■ Reading text:
Declaration of interests
The authors declare no conflicts of interest.
Ethics statement
Per the research team, all relevant institutional guidelines for ethics and human subjects research specified by the Mount Sinai IRB have been followed. All the data used for these analyses had been deidentified by the Mount Sinai Data Warehouse, and made available to all Mount Sinai researchers who have undergone training in human subjects research. Given that our study uses these data that cannot be linked to specific individuals either directly or indirectly, and were not collected specifically for the currently proposed research project through any interaction with the patients, this project is considered not human subjects research.
Funding
Yadaw and Iyengar receive funding from the National Institutes of Health U54 HG008098 and P50 GM071558. Bunyavanich receives funding from the National Institutes of Health R01 AI118833, R01 AI147028, and U19 AI136053. Bose receives funding from the National Institutions of Health, R01 HL147328 and UG3 OD023337.

■ Exercise objective:
Please copy out the full disclosures text above, word for word.

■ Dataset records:
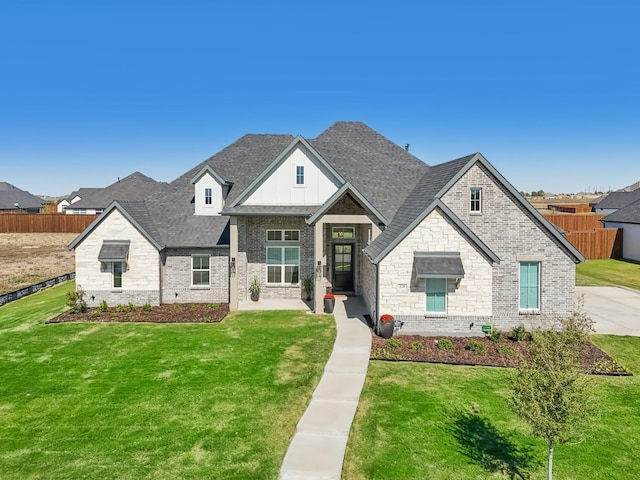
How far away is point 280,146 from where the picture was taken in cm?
2548

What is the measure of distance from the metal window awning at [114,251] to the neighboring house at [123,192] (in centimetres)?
3682

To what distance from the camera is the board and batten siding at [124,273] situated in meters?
20.1

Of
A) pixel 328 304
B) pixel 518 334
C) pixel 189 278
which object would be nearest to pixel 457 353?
pixel 518 334

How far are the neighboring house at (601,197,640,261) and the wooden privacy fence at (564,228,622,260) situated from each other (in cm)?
48

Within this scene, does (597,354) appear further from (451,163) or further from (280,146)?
(280,146)

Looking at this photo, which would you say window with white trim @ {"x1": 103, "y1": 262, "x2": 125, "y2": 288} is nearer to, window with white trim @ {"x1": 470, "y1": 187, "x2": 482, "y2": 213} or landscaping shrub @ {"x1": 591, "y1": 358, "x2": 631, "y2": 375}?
window with white trim @ {"x1": 470, "y1": 187, "x2": 482, "y2": 213}

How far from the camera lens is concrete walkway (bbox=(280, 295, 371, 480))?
8.00m

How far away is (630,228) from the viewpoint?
3478cm

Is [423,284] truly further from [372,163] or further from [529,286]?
[372,163]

■ Output of the task:
Declaration of interests
The authors declare no conflicts of interest.
Ethics statement
Per the research team, all relevant institutional guidelines for ethics and human subjects research specified by the Mount Sinai IRB have been followed. All the data used for these analyses had been deidentified by the Mount Sinai Data Warehouse, and made available to all Mount Sinai researchers who have undergone training in human subjects research. Given that our study uses these data that cannot be linked to specific individuals either directly or indirectly, and were not collected specifically for the currently proposed research project through any interaction with the patients, this project is considered not human subjects research.
Funding
Yadaw and Iyengar receive funding from the National Institutes of Health U54 HG008098 and P50 GM071558. Bunyavanich receives funding from the National Institutes of Health R01 AI118833, R01 AI147028, and U19 AI136053. Bose receives funding from the National Institutions of Health, R01 HL147328 and UG3 OD023337.